> _Given problem_:
Write out each line word for word. Drop pictures.

> _Data for the task_:
=====

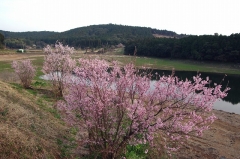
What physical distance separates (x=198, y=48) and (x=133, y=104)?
77167 mm

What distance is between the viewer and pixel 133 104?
6.52 meters

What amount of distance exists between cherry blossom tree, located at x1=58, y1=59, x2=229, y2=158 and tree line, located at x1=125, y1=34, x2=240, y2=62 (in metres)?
67.9

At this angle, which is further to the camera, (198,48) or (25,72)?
(198,48)

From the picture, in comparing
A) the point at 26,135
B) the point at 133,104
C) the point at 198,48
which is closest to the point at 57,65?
the point at 26,135

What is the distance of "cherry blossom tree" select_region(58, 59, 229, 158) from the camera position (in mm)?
6734

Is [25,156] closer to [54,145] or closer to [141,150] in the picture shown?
[54,145]

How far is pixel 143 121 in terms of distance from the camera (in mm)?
6500

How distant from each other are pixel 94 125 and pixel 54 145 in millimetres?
2475

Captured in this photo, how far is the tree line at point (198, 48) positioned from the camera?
68.2 meters

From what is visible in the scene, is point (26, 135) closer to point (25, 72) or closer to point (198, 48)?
A: point (25, 72)

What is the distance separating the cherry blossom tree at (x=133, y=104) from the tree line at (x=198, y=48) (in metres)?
67.9

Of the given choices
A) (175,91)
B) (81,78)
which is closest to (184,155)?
(175,91)

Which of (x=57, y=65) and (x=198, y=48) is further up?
(x=198, y=48)

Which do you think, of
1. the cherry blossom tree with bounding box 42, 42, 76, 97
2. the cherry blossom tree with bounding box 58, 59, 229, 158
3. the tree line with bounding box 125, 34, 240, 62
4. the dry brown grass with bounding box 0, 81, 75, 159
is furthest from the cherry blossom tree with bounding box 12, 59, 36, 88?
the tree line with bounding box 125, 34, 240, 62
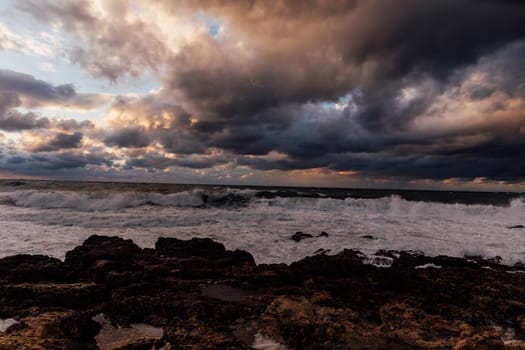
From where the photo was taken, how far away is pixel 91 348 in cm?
376

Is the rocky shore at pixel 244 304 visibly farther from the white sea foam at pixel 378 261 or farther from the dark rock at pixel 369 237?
the dark rock at pixel 369 237

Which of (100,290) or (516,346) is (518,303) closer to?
(516,346)

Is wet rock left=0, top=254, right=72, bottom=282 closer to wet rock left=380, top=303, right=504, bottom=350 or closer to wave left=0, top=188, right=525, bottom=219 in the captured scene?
wet rock left=380, top=303, right=504, bottom=350

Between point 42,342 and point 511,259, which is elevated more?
point 42,342

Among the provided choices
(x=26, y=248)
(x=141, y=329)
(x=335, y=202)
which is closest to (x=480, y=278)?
(x=141, y=329)

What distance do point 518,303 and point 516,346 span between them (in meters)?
2.70

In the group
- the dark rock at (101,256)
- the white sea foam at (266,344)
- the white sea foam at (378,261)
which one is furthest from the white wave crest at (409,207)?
the white sea foam at (266,344)

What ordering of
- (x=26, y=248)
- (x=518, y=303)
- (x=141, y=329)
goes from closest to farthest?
(x=141, y=329) → (x=518, y=303) → (x=26, y=248)

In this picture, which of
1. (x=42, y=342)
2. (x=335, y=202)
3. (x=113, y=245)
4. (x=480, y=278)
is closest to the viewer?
(x=42, y=342)

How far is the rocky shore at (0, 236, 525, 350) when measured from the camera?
13.4 feet

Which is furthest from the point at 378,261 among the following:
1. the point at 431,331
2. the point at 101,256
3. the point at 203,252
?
the point at 101,256

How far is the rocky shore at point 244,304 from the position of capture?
4.09 meters

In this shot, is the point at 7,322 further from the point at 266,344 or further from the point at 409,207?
the point at 409,207

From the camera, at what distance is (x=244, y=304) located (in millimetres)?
5340
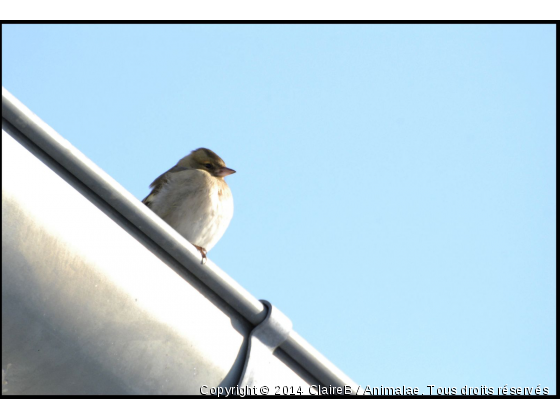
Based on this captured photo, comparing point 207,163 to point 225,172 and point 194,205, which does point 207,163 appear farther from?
point 194,205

=====

> _Response to this exercise_:
What physical distance separates (x=198, y=48) and (x=133, y=104)?
77167 mm

What distance is between the viewer and pixel 133 104?
6.52 meters

What amount of distance exists between cherry blossom tree, located at x1=58, y1=59, x2=229, y2=158 and tree line, located at x1=125, y1=34, x2=240, y2=62 (in metres)?
67.9

At this angle, which is further to the camera, (198,48) or (25,72)?
(198,48)

From the picture, in comparing
A) the point at 26,135
B) the point at 133,104
C) the point at 198,48
which is closest to the point at 57,65?
the point at 26,135

What is the distance of "cherry blossom tree" select_region(58, 59, 229, 158) from the camera position (in mm)?
6734

Is [25,156] closer to [54,145] or closer to [141,150] in the picture shown?
[54,145]

How far is pixel 143 121 in terms of distance from the camera (in mm)?
6500

How distant from each other are pixel 94 125 and pixel 54 145 in millimetres?
2475

Captured in this photo, how far is the tree line at point (198, 48) positioned from the camera?
68.2 meters

From what is visible in the scene, is point (26, 135) closer to point (25, 72) or closer to point (198, 48)?
A: point (25, 72)

What is the distance separating the cherry blossom tree at (x=133, y=104) from the tree line at (x=198, y=48) (in metres)?
67.9

Of the given choices
A) (175,91)
B) (81,78)
which is closest to (184,155)?
(175,91)

Which of (x=57, y=65) and (x=198, y=48) is further up?
(x=198, y=48)

Which do you think, of
1. the cherry blossom tree with bounding box 42, 42, 76, 97
2. the cherry blossom tree with bounding box 58, 59, 229, 158
3. the tree line with bounding box 125, 34, 240, 62
4. the dry brown grass with bounding box 0, 81, 75, 159
is furthest from the cherry blossom tree with bounding box 12, 59, 36, 88?
the tree line with bounding box 125, 34, 240, 62
From where the photo was taken, how far away is pixel 91 348 in cm?
376

Is the rocky shore at pixel 244 304 visibly farther from the white sea foam at pixel 378 261 or farther from the dark rock at pixel 369 237?
the dark rock at pixel 369 237

Which of (100,290) or (516,346) is (518,303) closer to?
(516,346)

Is wet rock left=0, top=254, right=72, bottom=282 closer to wet rock left=380, top=303, right=504, bottom=350 or closer to wave left=0, top=188, right=525, bottom=219 in the captured scene?
wet rock left=380, top=303, right=504, bottom=350

Between point 42,342 and point 511,259, which is elevated more?
point 42,342

Among the provided choices
(x=26, y=248)
(x=141, y=329)
(x=335, y=202)
which is closest to (x=480, y=278)?
(x=141, y=329)

What distance do point 518,303 and point 516,346 span between them (in meters)?
2.70

In the group
- the dark rock at (101,256)
- the white sea foam at (266,344)
- the white sea foam at (378,261)
which one is furthest from the white wave crest at (409,207)?
the white sea foam at (266,344)

What ordering of
- (x=26, y=248)
- (x=518, y=303)
- (x=141, y=329)
goes from closest to farthest?
(x=141, y=329) → (x=518, y=303) → (x=26, y=248)

In this picture, which of
1. (x=42, y=342)
2. (x=335, y=202)
3. (x=113, y=245)
4. (x=480, y=278)
is closest to the viewer?
(x=42, y=342)

How far is the rocky shore at (0, 236, 525, 350) when measured from the camera?
13.4 feet

Which is furthest from the point at 378,261 among the following:
1. the point at 431,331
2. the point at 101,256
3. the point at 203,252
?
the point at 101,256

How far is the rocky shore at point 244,304 from the position of capture?
4.09 meters

In this shot, is the point at 7,322 further from the point at 266,344 or further from the point at 409,207?
the point at 409,207

From the camera, at what distance is (x=244, y=304) located (in millimetres)?
5340
Based on this captured photo, comparing point 207,163 to point 225,172 and point 194,205, which does point 207,163 appear farther from?
point 194,205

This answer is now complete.